Data shown:
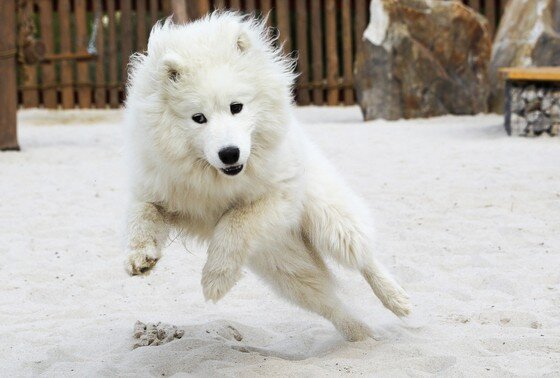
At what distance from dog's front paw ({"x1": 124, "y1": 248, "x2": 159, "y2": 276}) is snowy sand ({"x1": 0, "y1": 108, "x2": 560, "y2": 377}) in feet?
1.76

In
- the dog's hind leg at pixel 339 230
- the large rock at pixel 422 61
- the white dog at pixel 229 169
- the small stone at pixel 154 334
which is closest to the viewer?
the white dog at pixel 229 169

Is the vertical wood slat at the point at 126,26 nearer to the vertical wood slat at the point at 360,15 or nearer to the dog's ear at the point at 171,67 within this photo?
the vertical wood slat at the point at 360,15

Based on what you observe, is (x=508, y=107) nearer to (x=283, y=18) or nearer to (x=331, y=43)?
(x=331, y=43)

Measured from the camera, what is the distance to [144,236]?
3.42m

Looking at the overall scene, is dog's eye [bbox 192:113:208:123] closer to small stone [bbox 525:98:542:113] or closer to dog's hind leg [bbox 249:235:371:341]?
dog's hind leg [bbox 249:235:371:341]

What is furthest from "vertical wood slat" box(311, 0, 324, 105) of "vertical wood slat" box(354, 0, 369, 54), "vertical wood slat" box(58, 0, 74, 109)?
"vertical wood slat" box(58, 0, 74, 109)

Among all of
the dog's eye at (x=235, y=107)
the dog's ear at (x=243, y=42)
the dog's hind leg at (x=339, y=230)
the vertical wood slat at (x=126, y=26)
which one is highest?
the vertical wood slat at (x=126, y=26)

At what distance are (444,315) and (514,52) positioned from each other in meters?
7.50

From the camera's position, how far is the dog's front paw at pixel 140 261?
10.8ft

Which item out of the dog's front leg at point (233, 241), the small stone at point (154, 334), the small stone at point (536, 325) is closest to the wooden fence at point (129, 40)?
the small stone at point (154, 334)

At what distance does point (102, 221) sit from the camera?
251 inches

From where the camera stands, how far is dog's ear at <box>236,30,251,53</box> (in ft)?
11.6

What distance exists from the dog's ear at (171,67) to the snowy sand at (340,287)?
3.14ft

==

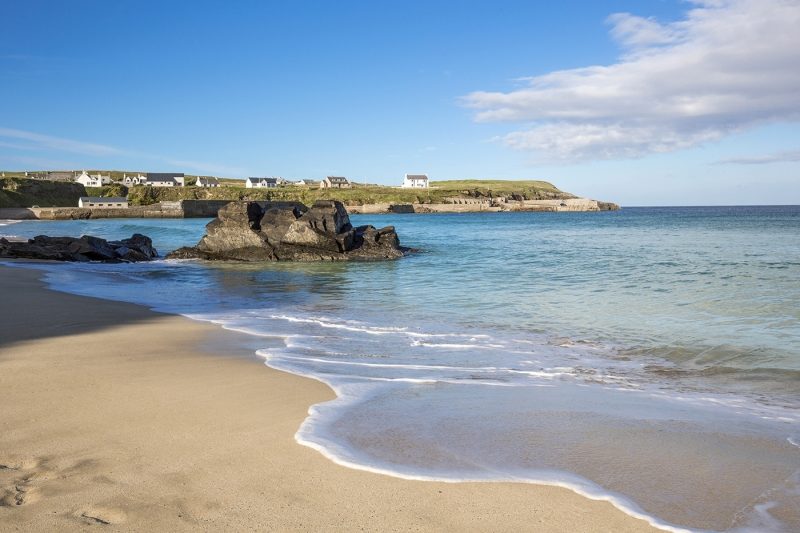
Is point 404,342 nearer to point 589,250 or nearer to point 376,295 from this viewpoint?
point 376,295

Job:
From the items above, copy out every line that contains the string "bbox", leaving each line unchanged.

Exercise solution:
Looking at the overall scene, is dog's eye [bbox 192:113:208:123] closer to small stone [bbox 525:98:542:113] or closer to dog's hind leg [bbox 249:235:371:341]?
dog's hind leg [bbox 249:235:371:341]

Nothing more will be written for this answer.